>> START Text passage

Boreal summer (June–August) precipitation anomalies averaged across 14 tropical volcanic eruptions in ECHAM5.4 climate model simulations (composite of 420 simulated eruptions) for (a) ALL-REF (ensemble mean differences are calculated for each eruption relative to a reference period around each eruption, then averaged across all eruptions) and (b) ALL-NOVOLC (differences between an ensemble simulation with an ensemble simulation without stratospheric volcanic aerosols, averaged across all ensemble members and eruptions). Stippled areas represent significant differences (t test, 95% confidence level). Both (a) and (b) are field significant (95% confidence level).

Fig. 3.

Boreal summer (June–August) precipitation anomalies averaged across 14 tropical volcanic eruptions in ECHAM5.4 climate model simulations (composite of 420 simulated eruptions) for (a) ALL-REF (ensemble mean differences are calculated for each eruption relative to a reference period around each eruption, then averaged across all eruptions) and (b) ALL-NOVOLC (differences between an ensemble simulation with an ensemble simulation without stratospheric volcanic aerosols, averaged across all ensemble members and eruptions). Stippled areas represent significant differences (t test, 95% confidence level). Both (a) and (b) are field significant (95% confidence level).

Precipitation can be affected through changes in evaporation and atmospheric circulation. In the simulations, evaporation is reduced after eruptions because of reduced surface solar radiation mainly over the continents (Fig. 4b). In contrast, evaporation significantly increases over the midlatitude North Atlantic and North Pacific storm track regions. Atmospheric circulation, analyzed with 500-hPa geopotential heights and 850-hPa wind vectors (Figs. 4c,d), shows a weakening of the West African and East Asian monsoon circulations. Westerlies increase over the subtropical North Atlantic and subtropical Pacific and decrease over the midlatitudes.

Fig. 4.

>> END Text passage

» **Directive A**
In the passage on volcanic eruptions and precipitation, list each atmospheric circulation change that the paragraph beginning "Precipitation can be affected" reports, with its direction of change.
» **Directive B**
Write out the part of the passage on volcanic eruptions and precipitation starting with "Precipitation can be" and going on through "over the midlatitudes.".

>> START Information provided

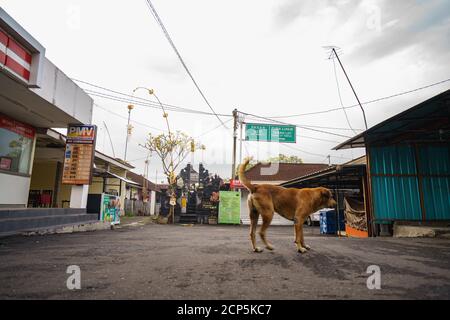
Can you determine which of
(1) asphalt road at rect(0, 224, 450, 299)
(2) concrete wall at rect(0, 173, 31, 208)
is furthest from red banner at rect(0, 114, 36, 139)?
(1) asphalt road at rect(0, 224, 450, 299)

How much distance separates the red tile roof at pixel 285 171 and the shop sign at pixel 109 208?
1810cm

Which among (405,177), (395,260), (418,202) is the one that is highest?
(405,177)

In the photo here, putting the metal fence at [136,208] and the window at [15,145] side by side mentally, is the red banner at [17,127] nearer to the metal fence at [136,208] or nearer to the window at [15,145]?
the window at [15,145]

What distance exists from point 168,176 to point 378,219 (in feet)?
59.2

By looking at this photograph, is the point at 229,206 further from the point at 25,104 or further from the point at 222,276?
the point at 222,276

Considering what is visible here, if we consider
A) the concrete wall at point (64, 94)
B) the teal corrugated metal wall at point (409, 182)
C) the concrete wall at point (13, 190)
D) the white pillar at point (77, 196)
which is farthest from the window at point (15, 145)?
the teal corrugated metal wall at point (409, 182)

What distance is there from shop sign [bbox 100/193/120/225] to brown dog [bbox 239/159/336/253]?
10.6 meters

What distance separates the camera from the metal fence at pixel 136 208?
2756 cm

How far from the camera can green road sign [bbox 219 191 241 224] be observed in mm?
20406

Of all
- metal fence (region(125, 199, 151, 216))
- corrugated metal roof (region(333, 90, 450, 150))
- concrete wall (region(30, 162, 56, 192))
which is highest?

>> END Information provided

» **Result A**
- West African monsoon circulation: weakens
- East Asian monsoon circulation: weakens
- Westerlies over the subtropical North Atlantic: increase
- Westerlies over the subtropical Pacific: increase
- Westerlies over the midlatitudes: decrease

» **Result B**
Precipitation can be affected through changes in evaporation and atmospheric circulation. In the simulations, evaporation is reduced after eruptions because of reduced surface solar radiation mainly over the continents (Fig. 4b). In contrast, evaporation significantly increases over the midlatitude North Atlantic and North Pacific storm track regions. Atmospheric circulation, analyzed with 500-hPa geopotential heights and 850-hPa wind vectors (Figs. 4c,d), shows a weakening of the West African and East Asian monsoon circulations. Westerlies increase over the subtropical North Atlantic and subtropical Pacific and decrease over the midlatitudes.